** The problem **
Repeat, exactly and alone, every line from the line that contains "Which is farthest" to the end of the entries.

━━━━━━━━━━━━━━━━━━━━━━━━━━━━━━

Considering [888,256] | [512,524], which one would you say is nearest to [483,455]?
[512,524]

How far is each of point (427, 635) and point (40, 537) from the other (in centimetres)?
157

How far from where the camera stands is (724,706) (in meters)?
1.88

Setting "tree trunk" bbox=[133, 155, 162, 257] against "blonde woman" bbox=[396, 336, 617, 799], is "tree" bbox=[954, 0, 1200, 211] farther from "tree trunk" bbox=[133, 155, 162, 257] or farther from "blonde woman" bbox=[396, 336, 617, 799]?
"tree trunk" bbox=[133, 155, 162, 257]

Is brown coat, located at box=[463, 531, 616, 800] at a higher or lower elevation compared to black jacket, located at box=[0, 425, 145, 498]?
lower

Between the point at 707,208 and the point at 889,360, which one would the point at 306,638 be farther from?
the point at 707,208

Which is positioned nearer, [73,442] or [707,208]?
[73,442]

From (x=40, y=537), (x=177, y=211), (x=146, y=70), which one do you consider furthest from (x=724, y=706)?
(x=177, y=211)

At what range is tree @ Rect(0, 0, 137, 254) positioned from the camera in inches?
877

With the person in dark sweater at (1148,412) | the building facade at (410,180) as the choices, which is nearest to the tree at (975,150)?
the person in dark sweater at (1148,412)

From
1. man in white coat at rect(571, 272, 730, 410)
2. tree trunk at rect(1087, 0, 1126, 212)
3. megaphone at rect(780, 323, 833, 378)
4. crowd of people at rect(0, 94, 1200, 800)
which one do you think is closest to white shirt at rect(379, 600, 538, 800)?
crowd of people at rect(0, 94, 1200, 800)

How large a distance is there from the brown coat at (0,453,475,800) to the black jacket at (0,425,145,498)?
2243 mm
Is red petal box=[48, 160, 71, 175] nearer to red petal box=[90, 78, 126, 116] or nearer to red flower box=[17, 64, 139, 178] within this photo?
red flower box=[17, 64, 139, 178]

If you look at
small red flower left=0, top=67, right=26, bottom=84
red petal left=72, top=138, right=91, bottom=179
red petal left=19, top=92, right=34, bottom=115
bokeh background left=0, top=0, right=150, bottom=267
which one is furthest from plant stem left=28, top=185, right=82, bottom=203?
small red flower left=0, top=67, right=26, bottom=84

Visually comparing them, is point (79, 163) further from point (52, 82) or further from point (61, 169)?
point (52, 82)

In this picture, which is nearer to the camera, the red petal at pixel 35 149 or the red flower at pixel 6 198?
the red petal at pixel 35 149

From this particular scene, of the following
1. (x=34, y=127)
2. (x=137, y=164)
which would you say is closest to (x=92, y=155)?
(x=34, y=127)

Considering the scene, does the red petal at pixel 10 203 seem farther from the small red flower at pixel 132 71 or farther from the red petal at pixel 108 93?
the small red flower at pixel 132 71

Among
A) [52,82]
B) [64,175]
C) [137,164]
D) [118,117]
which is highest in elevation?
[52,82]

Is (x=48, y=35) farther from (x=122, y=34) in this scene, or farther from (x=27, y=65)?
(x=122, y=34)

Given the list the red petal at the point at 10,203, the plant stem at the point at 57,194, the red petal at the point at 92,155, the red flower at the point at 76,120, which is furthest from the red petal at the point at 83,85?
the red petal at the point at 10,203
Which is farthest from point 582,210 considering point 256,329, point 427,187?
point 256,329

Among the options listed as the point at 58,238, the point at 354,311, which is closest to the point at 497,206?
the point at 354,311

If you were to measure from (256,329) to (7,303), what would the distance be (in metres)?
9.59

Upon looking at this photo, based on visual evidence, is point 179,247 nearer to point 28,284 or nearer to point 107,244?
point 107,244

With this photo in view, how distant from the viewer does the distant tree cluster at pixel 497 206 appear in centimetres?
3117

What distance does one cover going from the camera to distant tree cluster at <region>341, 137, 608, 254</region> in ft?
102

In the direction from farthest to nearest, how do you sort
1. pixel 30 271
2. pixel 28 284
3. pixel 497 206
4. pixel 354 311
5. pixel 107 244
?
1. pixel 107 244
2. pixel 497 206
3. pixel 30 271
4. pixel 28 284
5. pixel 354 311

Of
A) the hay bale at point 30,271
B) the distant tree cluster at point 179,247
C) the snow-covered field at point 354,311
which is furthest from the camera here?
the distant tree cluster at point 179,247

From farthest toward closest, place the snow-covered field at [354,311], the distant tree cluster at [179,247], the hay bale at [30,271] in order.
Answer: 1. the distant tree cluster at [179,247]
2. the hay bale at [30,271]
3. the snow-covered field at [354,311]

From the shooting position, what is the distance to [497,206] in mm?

━━━━━━━━━━━━━━━━━━━━━━━━━━━━━━

** Output for this task **
Which is farthest from point 582,210 considering point 256,329, point 427,187?
point 256,329

Among the options listed as the point at 58,238, the point at 354,311, which is closest to the point at 497,206?
the point at 354,311

If you were to measure from (256,329) to (7,303), what would the distance be (in metres)?
9.59

Upon looking at this photo, based on visual evidence, is point 179,247 nearer to point 28,284 or nearer to point 107,244?
point 107,244

With this photo in view, how distant from the viewer does the distant tree cluster at pixel 497 206 appear in centimetres?
3117

What distance does one cover going from the camera to distant tree cluster at <region>341, 137, 608, 254</region> in ft?
102

In the direction from farthest to nearest, how do you sort
1. pixel 30 271
2. pixel 28 284
3. pixel 497 206
4. pixel 354 311
5. pixel 107 244
?
1. pixel 107 244
2. pixel 497 206
3. pixel 30 271
4. pixel 28 284
5. pixel 354 311

Of
A) the hay bale at point 30,271
B) the distant tree cluster at point 179,247
C) the snow-covered field at point 354,311
which is furthest from the camera here?
the distant tree cluster at point 179,247

From farthest toward closest, place the snow-covered field at [354,311], the distant tree cluster at [179,247], the hay bale at [30,271] in order.
Answer: 1. the distant tree cluster at [179,247]
2. the hay bale at [30,271]
3. the snow-covered field at [354,311]

From the shooting position, what is the distance to [497,206] in mm?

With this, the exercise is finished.